- Spatial reasoning data based on images
## start
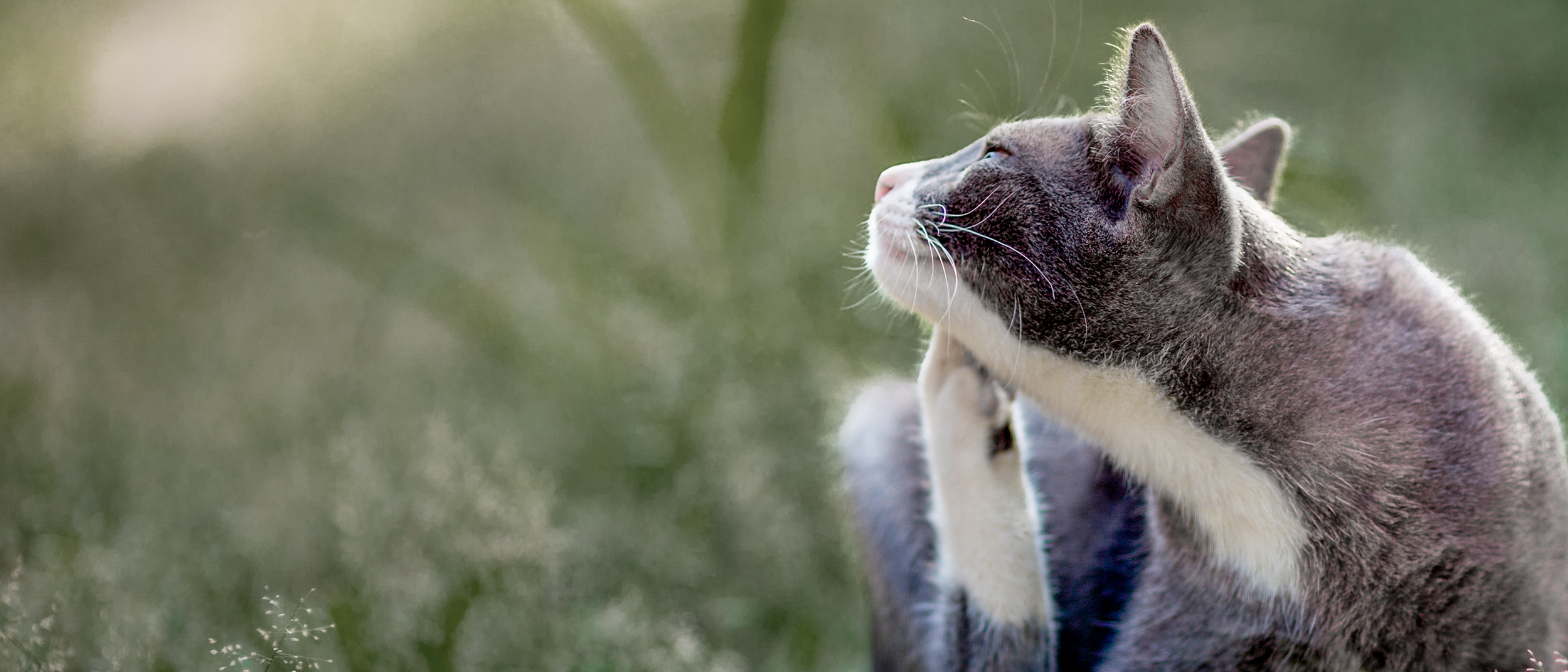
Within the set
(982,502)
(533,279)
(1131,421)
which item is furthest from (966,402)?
(533,279)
## end
- Given exercise
Recast the lines above as a Markdown table with two columns, No. and Line, skipping any blank lines. Leave the pictures out of the table.

- Solution for this problem
| No. | Line |
|---|---|
| 1 | Within the set |
| 2 | (982,502) |
| 3 | (533,279) |
| 4 | (1131,421) |
| 5 | which item is furthest from (966,402)? |
| 6 | (533,279) |